*Task details*. Reproduce all of the material below word for word, omitting the pictures from your reproduction.

Excerpt from a data file
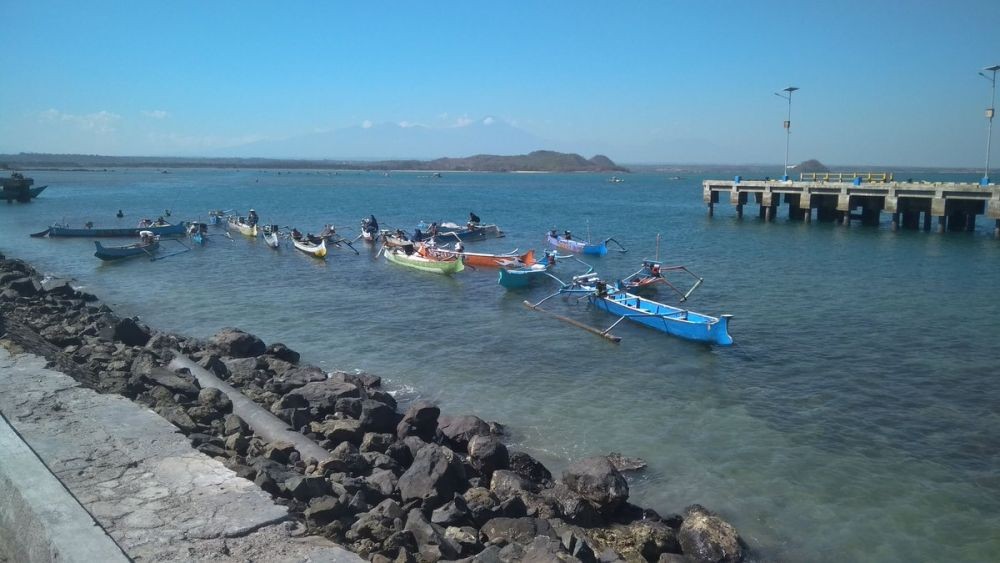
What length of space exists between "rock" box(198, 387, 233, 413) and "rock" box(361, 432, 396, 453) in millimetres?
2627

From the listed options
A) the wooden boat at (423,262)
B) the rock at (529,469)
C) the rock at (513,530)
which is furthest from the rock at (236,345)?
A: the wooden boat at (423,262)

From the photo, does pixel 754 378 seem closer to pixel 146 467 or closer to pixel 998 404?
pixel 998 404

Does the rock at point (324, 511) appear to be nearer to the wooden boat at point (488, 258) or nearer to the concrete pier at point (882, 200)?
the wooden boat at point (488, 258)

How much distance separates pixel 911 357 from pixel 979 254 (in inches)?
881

*Final result*.
What length of space exists between "rock" box(198, 387, 233, 413) and "rock" box(361, 432, 396, 453) in millimetres?
2627

From the listed options
A) the wooden boat at (423,262)
B) the rock at (529,469)
C) the rock at (513,530)
which is furthest from the rock at (236,345)?
A: the wooden boat at (423,262)

From the photo, does pixel 754 378 seem closer to pixel 146 467 or closer to pixel 998 404?
pixel 998 404

Does the rock at point (324, 511) appear to be nearer to the wooden boat at point (488, 258) or nearer to the concrete pier at point (882, 200)?
the wooden boat at point (488, 258)

How much distance separates pixel 911 357 from pixel 979 254 (in inches)?
881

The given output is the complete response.